(Rows from a spatial reasoning dataset)
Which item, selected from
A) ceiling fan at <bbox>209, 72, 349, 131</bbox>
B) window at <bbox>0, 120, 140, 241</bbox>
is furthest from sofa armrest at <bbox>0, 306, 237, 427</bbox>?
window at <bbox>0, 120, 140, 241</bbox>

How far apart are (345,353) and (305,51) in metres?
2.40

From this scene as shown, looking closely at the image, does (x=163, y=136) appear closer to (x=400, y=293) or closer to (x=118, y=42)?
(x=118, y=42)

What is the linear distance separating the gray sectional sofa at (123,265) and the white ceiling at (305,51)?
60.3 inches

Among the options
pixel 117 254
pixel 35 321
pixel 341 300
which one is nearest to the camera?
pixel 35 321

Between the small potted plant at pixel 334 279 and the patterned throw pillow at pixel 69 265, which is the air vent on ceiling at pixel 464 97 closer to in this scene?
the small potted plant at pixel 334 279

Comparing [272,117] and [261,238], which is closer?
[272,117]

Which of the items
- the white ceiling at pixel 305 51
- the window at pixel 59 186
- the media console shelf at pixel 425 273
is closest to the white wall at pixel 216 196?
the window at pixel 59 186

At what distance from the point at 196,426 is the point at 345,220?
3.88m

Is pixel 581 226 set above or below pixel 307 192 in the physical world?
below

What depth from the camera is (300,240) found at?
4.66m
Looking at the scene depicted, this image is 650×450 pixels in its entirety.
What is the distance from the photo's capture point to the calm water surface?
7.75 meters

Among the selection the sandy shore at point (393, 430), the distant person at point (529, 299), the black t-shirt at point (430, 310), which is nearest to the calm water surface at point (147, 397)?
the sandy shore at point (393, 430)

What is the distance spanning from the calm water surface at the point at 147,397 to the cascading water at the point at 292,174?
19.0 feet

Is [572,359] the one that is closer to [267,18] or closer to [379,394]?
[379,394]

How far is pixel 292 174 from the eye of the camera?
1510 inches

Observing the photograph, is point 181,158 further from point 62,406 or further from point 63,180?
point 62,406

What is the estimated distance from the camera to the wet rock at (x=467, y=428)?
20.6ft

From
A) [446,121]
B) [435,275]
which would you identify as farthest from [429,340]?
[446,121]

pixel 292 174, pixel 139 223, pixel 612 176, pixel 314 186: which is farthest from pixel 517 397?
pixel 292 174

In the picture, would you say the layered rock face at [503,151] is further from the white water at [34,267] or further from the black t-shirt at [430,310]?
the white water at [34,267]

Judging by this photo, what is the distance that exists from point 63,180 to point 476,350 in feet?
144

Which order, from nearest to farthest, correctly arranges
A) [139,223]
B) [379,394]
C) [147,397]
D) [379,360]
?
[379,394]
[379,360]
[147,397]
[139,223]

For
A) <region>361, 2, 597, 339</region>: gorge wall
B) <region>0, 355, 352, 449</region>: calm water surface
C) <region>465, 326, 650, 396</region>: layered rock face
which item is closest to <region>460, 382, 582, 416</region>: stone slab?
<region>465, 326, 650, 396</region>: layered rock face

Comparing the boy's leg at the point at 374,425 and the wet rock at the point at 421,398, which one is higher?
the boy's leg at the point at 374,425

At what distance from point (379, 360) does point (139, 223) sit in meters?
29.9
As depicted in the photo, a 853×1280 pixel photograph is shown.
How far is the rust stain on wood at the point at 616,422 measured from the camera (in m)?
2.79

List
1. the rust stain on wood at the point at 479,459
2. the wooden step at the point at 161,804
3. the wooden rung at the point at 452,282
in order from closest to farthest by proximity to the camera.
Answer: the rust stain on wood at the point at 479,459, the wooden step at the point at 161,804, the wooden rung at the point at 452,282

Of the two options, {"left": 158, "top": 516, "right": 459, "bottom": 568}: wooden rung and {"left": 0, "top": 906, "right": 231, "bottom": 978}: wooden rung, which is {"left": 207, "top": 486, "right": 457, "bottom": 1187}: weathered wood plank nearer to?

Exercise directions =>
Retype all of the material, keeping each line exact.

Output of the exercise =>
Which item, selected from
A) ceiling fan at <bbox>209, 72, 349, 131</bbox>
B) window at <bbox>0, 120, 140, 241</bbox>
is furthest from sofa armrest at <bbox>0, 306, 237, 427</bbox>?
window at <bbox>0, 120, 140, 241</bbox>

How far apart are (345,353) and (305,51) in metres?
2.40

From this scene as shown, looking closely at the image, does (x=163, y=136) appear closer to (x=400, y=293) or closer to (x=118, y=42)?
(x=118, y=42)

What is the linear distance separating the gray sectional sofa at (123,265) and the white ceiling at (305,51)?
60.3 inches

Among the options
pixel 117 254
pixel 35 321
pixel 341 300
which one is nearest to the camera?
pixel 35 321

Between the small potted plant at pixel 334 279 and the patterned throw pillow at pixel 69 265, which is the air vent on ceiling at pixel 464 97 closer to in this scene?
the small potted plant at pixel 334 279

Comparing [272,117] and [261,238], which is closer?
[272,117]

Which of the items
- the white ceiling at pixel 305 51
- the window at pixel 59 186
- the media console shelf at pixel 425 273
is closest to the white wall at pixel 216 196?
the window at pixel 59 186

At what distance from the point at 196,426 is the point at 345,220?
3.88m

Is pixel 581 226 set above or below pixel 307 192 in the physical world?
below

What depth from the camera is (300,240) found at?
4.66m
Looking at the scene depicted, this image is 650×450 pixels in its entirety.
What is the distance from the photo's capture point to the calm water surface?
7.75 meters

Among the selection the sandy shore at point (393, 430), the distant person at point (529, 299), the black t-shirt at point (430, 310), which is nearest to the calm water surface at point (147, 397)?
the sandy shore at point (393, 430)

What is the distance spanning from the calm water surface at the point at 147,397 to the cascading water at the point at 292,174?
19.0 feet

Is [572,359] the one that is closer to [267,18] or closer to [379,394]?
[379,394]

How far is pixel 292 174 from the eye of the camera?
1510 inches

Observing the photograph, is point 181,158 further from point 62,406 or further from point 63,180?
point 62,406

What is the estimated distance from the camera to the wet rock at (x=467, y=428)?
20.6ft

From
A) [446,121]
B) [435,275]
which would you identify as farthest from [429,340]?
[446,121]

pixel 292 174, pixel 139 223, pixel 612 176, pixel 314 186: which is farthest from pixel 517 397?
pixel 292 174

In the picture, would you say the layered rock face at [503,151] is further from the white water at [34,267] or further from the black t-shirt at [430,310]?
the white water at [34,267]

Judging by this photo, what is the distance that exists from point 63,180 to point 476,350 in feet?
144

Which order, from nearest to farthest, correctly arranges
A) [139,223]
B) [379,394]
C) [147,397]
D) [379,360]
?
[379,394]
[379,360]
[147,397]
[139,223]

For
A) <region>361, 2, 597, 339</region>: gorge wall
B) <region>0, 355, 352, 449</region>: calm water surface
C) <region>465, 326, 650, 396</region>: layered rock face
which item is closest to <region>460, 382, 582, 416</region>: stone slab?
<region>465, 326, 650, 396</region>: layered rock face

Comparing the boy's leg at the point at 374,425 and the wet rock at the point at 421,398, which one is higher?
the boy's leg at the point at 374,425

At what distance from point (379, 360) does point (139, 223) sit in meters?
29.9
As depicted in the photo, a 853×1280 pixel photograph is shown.
How far is the rust stain on wood at the point at 616,422 measured from the camera (in m)?
2.79

List
1. the rust stain on wood at the point at 479,459
2. the wooden step at the point at 161,804
3. the wooden rung at the point at 452,282
in order from closest to farthest by proximity to the camera.
Answer: the rust stain on wood at the point at 479,459, the wooden step at the point at 161,804, the wooden rung at the point at 452,282

Of the two options, {"left": 158, "top": 516, "right": 459, "bottom": 568}: wooden rung and {"left": 0, "top": 906, "right": 231, "bottom": 978}: wooden rung, which is {"left": 207, "top": 486, "right": 457, "bottom": 1187}: weathered wood plank nearer to?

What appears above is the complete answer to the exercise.